Page 204: This graffiti is also from Abo Bakr and others; it depicts slain martyrs of the revolution, and is painted on the wall of the American University in Cairo.
Page 229: “Lost Eyes,” by Ammar (Abo Bakr), is used on this page. According to Ammar Abo Bakr’s Facebook page, this mural portrays “some of the everyday people who lost their eyes in clashes . . . when thousands demonstrated against military rule.” We have only photographs and copies of this “wall of portraits,” as it was “whitewashed just before the Revolution’s first anniversary.” The graffiti depicting the lion is not accredited.
Page 230: The graffiti depicted here is also by Abo Bakr; it depicts the martyr Mohammed Serry.
Page 231: The graffiti is by Alaa Awad and is part of a mural entitled “Marching Women.” The part pictured is of “women in the funeral march” (the other is “women climb the ladder”); both parts are based on original images in the Ramesseum temple in Luxor.
Page 233: El Teneen is the creator of the original graffiti used on this page; it is entitled “Revolution Girl” and depicts a supergirl wearing a blue bra with the red letter tha’ above it on her chest.
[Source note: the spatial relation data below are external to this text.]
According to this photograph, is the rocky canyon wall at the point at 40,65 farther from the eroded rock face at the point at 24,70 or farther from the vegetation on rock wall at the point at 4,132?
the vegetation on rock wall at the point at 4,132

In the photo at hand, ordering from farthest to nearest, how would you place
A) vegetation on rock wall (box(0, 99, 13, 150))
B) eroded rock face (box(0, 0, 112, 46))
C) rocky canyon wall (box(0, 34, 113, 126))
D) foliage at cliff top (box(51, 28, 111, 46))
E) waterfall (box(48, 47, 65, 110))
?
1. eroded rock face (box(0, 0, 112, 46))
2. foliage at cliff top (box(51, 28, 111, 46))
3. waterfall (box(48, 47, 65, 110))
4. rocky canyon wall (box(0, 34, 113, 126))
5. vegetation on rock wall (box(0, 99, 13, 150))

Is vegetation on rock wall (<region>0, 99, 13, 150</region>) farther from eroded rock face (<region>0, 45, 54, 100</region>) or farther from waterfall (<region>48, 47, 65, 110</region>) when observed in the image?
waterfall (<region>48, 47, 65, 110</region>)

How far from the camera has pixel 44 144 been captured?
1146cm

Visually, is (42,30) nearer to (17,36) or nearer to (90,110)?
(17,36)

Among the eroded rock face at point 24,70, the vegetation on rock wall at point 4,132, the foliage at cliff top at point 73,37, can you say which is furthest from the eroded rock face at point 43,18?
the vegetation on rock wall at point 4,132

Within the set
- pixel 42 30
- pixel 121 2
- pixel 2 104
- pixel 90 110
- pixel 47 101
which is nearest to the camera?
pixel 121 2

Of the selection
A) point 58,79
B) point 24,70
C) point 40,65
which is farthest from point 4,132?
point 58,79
The letter stands for thawra, or “revolution,” and the blue bra became a symbol of dissent after a 2011 video caught police assaulting an Egyptian woman protestor in Tahrir Square. The sign beneath states, “It continues.”
The Voice of Freedom
An early folk anthem of the revolution was “Sout al Horeya [The Voice of Freedom],” by Hany Adel and Amir Eid. The song, which quickly garnered YouTube hits after publication, was reported to have reached a world record as one of the most watched videos in the shortest time.
The chorus translates as, “In every street of my country, the voice of freedom is calling.”